● **EXERCISE INSTRUCTIONS**: Rewrite the entries from the start of the records through the line containing "62L158 81L189 108L217", replacing "Segment" with "Outline" and changing nothing else.

● **EXTRACTED RECORDS**:
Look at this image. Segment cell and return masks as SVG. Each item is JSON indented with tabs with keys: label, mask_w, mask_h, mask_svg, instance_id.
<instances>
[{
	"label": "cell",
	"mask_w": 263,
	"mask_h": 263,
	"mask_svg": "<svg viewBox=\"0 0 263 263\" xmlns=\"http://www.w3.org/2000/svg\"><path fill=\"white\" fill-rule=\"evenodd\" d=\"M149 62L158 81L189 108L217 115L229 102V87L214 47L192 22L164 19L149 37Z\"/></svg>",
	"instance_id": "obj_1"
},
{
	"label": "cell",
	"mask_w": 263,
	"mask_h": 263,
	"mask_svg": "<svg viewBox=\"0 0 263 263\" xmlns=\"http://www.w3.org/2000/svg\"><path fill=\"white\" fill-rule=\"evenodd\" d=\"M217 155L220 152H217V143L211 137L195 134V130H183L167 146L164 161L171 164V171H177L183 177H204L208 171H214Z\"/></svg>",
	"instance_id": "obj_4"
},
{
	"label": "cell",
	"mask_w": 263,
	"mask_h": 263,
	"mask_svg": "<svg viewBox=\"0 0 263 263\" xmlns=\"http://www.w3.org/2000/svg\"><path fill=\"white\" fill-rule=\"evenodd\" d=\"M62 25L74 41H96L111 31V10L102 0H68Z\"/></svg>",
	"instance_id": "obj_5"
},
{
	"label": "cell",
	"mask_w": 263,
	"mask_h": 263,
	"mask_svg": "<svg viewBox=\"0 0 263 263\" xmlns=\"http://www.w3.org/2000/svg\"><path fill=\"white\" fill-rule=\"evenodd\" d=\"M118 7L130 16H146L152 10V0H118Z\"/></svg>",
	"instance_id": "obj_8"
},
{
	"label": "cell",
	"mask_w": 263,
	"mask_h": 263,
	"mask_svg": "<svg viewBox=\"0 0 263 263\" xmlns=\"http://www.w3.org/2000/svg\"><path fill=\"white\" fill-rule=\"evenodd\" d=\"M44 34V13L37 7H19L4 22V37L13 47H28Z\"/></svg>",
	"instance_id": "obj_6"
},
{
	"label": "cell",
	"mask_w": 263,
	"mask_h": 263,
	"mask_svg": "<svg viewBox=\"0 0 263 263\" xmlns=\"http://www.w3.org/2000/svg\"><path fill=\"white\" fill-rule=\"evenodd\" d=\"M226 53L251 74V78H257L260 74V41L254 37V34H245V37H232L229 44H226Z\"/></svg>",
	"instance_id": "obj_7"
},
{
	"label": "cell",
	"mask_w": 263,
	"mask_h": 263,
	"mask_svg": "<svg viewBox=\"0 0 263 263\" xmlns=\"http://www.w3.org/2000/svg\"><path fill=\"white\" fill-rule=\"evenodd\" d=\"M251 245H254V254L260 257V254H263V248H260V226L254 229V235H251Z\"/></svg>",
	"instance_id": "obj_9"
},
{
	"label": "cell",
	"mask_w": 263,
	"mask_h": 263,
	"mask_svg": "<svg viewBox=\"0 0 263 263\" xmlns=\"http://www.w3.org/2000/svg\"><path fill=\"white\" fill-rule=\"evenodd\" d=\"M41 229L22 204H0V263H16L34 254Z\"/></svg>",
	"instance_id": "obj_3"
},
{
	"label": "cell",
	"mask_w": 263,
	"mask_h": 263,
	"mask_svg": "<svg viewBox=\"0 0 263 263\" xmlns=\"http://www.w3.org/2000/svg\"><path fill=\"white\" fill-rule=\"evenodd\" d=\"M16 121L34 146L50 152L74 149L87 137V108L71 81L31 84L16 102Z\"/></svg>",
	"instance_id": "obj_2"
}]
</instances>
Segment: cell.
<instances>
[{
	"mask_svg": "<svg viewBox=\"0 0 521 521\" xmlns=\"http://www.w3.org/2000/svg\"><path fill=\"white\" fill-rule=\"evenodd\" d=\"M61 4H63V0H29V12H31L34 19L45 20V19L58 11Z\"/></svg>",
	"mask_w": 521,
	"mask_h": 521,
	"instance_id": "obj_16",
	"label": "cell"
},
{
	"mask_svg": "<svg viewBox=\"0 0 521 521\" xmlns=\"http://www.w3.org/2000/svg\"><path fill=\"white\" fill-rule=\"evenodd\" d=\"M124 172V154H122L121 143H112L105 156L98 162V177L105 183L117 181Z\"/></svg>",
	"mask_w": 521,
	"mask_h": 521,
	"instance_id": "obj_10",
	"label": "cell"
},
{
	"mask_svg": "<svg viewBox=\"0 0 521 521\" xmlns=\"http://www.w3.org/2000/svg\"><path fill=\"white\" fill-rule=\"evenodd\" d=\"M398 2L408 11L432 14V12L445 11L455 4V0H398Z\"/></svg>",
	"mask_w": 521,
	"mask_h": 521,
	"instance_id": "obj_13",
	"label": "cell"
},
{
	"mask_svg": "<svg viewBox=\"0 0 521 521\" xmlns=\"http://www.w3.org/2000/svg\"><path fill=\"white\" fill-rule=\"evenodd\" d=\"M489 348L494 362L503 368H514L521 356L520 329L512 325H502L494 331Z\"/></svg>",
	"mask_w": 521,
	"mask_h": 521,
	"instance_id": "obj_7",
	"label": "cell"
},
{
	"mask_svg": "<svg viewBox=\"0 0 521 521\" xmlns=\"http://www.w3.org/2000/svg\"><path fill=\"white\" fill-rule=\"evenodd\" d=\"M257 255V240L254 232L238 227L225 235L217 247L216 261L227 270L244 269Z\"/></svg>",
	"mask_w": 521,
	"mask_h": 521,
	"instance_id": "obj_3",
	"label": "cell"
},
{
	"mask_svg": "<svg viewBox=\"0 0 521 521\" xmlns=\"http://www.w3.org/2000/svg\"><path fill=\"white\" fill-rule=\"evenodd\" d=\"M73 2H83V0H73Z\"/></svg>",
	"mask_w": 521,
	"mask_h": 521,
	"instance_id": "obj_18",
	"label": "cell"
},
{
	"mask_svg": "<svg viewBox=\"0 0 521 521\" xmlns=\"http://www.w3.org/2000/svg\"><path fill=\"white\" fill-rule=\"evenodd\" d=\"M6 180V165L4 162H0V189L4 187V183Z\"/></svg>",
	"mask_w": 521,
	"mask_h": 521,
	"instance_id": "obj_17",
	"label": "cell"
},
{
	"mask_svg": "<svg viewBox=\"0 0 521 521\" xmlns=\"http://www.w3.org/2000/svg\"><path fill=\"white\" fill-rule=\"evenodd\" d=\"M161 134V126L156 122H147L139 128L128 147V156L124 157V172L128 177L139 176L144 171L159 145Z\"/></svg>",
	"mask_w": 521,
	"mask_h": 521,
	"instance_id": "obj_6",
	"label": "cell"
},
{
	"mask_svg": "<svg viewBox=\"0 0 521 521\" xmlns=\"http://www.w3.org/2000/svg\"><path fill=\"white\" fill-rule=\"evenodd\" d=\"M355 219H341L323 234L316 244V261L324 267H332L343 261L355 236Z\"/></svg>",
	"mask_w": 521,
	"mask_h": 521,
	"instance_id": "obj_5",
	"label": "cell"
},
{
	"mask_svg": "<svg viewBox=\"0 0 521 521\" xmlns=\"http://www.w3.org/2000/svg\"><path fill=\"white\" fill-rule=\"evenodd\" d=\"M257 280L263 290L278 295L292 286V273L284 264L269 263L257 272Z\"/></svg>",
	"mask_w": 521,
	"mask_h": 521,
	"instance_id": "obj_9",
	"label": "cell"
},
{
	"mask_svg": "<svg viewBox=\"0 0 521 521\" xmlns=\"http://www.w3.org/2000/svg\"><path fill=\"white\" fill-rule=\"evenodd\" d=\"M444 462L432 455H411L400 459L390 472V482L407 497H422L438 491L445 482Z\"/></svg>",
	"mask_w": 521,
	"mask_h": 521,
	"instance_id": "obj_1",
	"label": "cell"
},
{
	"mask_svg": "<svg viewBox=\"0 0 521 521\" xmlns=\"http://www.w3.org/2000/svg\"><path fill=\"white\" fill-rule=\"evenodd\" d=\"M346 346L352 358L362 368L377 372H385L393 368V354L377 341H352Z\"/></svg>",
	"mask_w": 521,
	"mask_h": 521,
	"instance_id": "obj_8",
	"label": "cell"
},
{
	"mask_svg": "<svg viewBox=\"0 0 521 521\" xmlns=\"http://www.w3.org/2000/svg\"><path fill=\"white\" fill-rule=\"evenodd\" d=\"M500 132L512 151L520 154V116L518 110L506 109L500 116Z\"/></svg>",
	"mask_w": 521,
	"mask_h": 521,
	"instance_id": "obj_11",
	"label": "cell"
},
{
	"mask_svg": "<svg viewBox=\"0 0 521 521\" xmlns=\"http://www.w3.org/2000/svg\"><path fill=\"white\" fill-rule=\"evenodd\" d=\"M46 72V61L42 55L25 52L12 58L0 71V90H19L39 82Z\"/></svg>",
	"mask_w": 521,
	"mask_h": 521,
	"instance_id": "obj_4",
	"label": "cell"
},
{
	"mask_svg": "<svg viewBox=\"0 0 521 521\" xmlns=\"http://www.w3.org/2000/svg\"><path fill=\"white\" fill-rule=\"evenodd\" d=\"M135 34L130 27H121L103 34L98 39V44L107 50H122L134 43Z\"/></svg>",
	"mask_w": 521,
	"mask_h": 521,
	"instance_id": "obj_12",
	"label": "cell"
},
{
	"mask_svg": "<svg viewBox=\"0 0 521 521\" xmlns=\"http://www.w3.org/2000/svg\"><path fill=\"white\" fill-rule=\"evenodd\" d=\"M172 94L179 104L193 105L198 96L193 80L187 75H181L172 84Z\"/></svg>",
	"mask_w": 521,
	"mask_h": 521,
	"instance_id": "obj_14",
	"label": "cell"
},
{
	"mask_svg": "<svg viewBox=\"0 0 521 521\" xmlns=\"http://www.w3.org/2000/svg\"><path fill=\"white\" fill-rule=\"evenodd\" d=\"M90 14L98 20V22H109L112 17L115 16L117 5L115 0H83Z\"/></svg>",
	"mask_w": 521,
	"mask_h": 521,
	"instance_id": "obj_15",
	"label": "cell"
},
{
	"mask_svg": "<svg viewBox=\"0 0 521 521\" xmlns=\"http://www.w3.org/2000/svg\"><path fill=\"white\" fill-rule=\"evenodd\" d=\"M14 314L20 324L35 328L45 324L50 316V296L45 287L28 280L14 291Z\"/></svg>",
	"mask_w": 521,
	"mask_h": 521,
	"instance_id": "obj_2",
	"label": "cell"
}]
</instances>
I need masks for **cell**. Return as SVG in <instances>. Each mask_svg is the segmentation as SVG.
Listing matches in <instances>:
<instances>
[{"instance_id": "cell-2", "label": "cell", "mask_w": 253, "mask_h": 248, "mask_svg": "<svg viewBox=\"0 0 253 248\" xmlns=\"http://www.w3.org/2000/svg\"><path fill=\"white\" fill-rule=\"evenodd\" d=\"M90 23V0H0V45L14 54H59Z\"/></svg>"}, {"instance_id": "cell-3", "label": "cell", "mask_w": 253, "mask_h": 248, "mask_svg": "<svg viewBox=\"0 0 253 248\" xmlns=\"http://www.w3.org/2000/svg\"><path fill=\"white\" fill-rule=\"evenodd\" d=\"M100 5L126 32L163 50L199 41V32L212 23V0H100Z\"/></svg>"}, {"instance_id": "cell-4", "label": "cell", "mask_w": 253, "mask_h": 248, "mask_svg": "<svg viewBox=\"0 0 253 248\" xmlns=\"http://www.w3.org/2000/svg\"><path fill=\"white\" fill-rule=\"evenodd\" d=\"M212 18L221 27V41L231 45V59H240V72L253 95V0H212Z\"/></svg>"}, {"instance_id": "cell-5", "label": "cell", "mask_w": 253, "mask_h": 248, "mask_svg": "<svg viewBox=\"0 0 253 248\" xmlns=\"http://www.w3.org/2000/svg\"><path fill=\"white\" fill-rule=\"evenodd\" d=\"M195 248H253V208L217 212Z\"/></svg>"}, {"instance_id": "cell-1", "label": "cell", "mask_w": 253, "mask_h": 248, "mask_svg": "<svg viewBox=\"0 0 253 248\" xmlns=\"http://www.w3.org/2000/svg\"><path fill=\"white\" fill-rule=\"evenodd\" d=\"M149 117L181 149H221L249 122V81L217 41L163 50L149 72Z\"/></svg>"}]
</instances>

● **WRITTEN SOLUTION**:
Look at this image. Outline cell and return masks as SVG. Each item is JSON indented with tabs with keys: label, mask_w, mask_h, mask_svg, instance_id.
<instances>
[{
	"label": "cell",
	"mask_w": 263,
	"mask_h": 263,
	"mask_svg": "<svg viewBox=\"0 0 263 263\" xmlns=\"http://www.w3.org/2000/svg\"><path fill=\"white\" fill-rule=\"evenodd\" d=\"M149 62L158 81L189 108L217 115L229 102V87L214 47L192 22L164 19L149 37Z\"/></svg>",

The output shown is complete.